University academics are appealing for baby boomers in the USA to record their movie memories as part of a ground-breaking film research project launched online this month.
The website, including an online survey, can be found at Hollywoodandthebabyboom.com
The site is part of a two-year research project run by Dr James Russell and Dr Jim Whalley who work in the Cinema and Television History Research Centre (CATH) at De Montfort University (DMU) in Leicester.
The project aims to assess the influence of the baby boom generation on American cinema, and the website invites boomers to contribute their own memories and opinions about films produced since World War II.
“We’re keen to hear from all Americans born between 1940 and 1970, not just film buffs or fans,” said Dr Russell.
“We want to understand the role that movies have played in the life of a generation, and by completing our online survey, people will be contributing to a new kind of cinema history.”
The Leverhulme Trust has granted DMU more than £98,000 for the project entitled ‘Hollywood and the Baby Boom: A Social History’.
Dr Russell and Dr Whalley have set out to write the history of a generation whose tastes and preferences have influenced American movie culture for more than 60 years – and who continue to dominate the industry today.

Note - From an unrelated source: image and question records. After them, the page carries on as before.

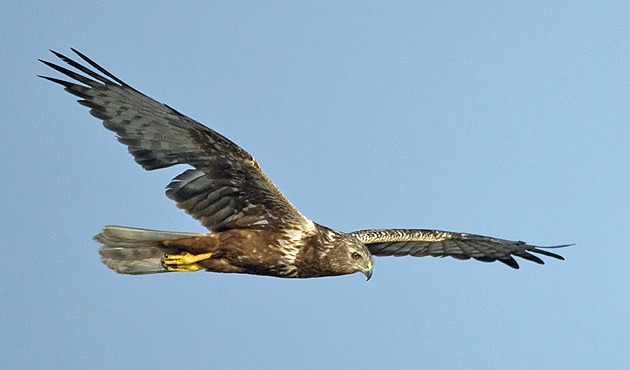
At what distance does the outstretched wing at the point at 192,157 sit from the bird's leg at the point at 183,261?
332 millimetres

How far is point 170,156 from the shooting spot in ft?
29.6

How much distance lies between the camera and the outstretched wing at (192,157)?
875 centimetres

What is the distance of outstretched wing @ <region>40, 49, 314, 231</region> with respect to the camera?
28.7ft

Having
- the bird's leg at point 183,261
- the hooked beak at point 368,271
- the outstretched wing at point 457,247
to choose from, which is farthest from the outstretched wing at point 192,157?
the outstretched wing at point 457,247

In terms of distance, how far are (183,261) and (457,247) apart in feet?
12.0

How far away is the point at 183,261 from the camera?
939 centimetres

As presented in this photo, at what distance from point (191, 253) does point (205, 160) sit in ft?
3.32

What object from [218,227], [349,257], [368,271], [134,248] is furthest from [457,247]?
[134,248]

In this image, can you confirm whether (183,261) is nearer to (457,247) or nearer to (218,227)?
(218,227)

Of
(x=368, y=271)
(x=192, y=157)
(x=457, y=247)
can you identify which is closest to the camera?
(x=192, y=157)

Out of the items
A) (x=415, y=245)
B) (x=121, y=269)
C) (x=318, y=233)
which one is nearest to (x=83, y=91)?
(x=121, y=269)

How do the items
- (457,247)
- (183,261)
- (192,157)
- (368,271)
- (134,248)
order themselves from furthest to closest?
1. (457,247)
2. (368,271)
3. (134,248)
4. (183,261)
5. (192,157)

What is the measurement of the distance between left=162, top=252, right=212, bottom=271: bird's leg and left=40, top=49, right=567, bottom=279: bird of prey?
0.03 feet

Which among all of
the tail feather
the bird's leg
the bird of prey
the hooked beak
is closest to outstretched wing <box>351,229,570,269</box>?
the hooked beak
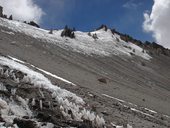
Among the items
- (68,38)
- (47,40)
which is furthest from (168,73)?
(47,40)

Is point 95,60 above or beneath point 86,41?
beneath

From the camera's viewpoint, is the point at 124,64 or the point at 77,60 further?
the point at 124,64

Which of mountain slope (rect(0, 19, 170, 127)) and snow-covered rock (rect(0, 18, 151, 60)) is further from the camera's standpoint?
snow-covered rock (rect(0, 18, 151, 60))

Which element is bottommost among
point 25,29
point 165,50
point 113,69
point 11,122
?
point 11,122

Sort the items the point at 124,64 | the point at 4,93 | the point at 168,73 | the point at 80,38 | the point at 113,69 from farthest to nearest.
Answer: the point at 168,73, the point at 80,38, the point at 124,64, the point at 113,69, the point at 4,93

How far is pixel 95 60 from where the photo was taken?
55.2 m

The online survey will be used to make sense of audience experiences and the research team will also be interviewing a number of filmmakers and industry personnel.
“What we’re trying to do is to explore the relationship between American movies and the baby boomers at all levels of the industry,” said Dr Russell.

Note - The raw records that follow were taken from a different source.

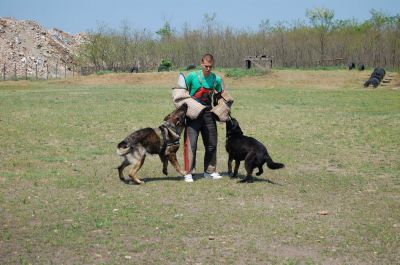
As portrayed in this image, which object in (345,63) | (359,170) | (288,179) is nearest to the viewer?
(288,179)

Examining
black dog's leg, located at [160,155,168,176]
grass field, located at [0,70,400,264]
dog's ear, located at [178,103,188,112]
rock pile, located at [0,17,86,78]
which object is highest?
rock pile, located at [0,17,86,78]

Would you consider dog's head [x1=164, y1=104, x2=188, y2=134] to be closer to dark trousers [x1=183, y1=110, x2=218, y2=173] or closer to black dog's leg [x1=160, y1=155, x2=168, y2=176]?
dark trousers [x1=183, y1=110, x2=218, y2=173]

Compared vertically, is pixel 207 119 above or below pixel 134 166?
above

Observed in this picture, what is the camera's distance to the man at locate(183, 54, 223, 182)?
1027cm

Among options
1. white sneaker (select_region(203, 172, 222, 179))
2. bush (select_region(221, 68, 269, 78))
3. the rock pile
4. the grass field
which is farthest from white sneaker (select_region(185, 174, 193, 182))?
the rock pile

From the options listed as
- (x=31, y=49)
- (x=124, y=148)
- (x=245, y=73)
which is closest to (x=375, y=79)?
(x=245, y=73)

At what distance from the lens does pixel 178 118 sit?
10.2 metres

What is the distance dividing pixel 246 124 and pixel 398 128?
4.39m

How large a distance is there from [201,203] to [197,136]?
78.1 inches

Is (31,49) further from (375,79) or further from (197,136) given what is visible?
(197,136)

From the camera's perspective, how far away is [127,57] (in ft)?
216

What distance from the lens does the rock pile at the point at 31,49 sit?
73.7m

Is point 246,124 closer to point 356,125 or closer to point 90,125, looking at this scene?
point 356,125

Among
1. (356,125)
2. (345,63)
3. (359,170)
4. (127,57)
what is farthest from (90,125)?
(127,57)
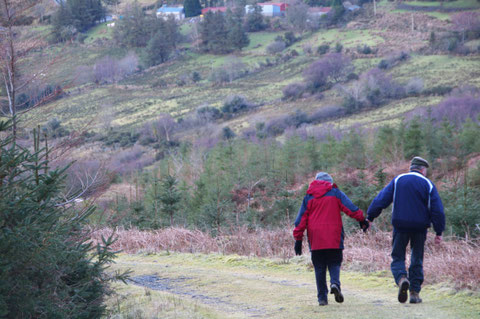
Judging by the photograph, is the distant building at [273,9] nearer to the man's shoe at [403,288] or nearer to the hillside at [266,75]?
the hillside at [266,75]

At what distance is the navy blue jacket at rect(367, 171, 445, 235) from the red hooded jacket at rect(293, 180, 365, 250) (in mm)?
516

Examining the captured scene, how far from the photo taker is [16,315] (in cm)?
545

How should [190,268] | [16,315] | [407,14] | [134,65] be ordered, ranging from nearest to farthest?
[16,315], [190,268], [134,65], [407,14]

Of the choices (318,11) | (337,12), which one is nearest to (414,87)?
(337,12)

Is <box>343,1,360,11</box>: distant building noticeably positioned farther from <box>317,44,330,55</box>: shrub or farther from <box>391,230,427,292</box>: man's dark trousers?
<box>391,230,427,292</box>: man's dark trousers

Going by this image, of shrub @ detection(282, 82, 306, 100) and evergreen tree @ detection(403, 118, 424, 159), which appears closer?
evergreen tree @ detection(403, 118, 424, 159)

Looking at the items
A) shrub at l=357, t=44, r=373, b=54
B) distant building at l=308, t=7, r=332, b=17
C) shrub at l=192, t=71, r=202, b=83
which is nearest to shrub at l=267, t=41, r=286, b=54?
shrub at l=357, t=44, r=373, b=54

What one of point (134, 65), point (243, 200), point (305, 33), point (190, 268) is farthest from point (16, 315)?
point (305, 33)

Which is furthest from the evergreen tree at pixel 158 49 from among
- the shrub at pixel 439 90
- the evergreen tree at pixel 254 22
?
the shrub at pixel 439 90

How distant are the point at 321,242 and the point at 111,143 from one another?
5958 centimetres

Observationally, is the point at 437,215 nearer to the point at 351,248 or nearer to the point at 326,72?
the point at 351,248

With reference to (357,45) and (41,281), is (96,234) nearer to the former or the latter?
(41,281)

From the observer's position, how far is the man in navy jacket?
6.82 metres

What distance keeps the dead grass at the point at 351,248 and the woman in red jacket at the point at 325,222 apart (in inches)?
72.6
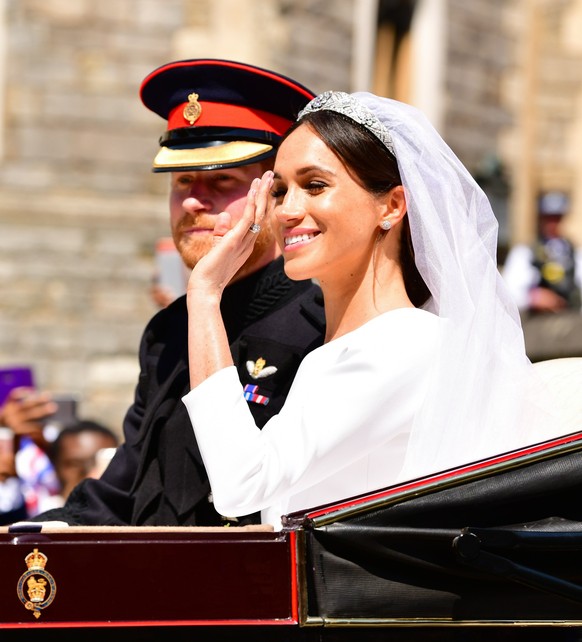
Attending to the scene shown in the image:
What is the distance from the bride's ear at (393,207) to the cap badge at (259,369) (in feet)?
1.63

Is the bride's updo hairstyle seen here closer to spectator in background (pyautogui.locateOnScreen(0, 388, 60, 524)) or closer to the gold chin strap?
the gold chin strap

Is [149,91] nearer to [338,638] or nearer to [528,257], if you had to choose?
[338,638]

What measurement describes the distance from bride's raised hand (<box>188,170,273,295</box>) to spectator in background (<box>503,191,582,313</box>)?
630 cm

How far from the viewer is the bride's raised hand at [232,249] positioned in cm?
291

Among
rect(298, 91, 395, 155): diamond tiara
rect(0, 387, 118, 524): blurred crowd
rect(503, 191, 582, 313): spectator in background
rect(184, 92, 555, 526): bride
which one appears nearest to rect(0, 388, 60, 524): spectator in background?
rect(0, 387, 118, 524): blurred crowd

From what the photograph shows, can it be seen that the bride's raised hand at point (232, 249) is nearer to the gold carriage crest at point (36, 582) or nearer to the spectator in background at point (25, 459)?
the gold carriage crest at point (36, 582)

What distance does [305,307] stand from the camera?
3.47 meters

“From the moment they appeared, they constituted a massive audience that Hollywood has focused on ever since – and when they hit their late 20s, they began to dominate the industry as filmmakers, executives and stars – and yet their history has never been written.”
By the end of the project, the team will have created a web resource for future generations of scholars and they will produce a book that provides new insights into the history of American movies.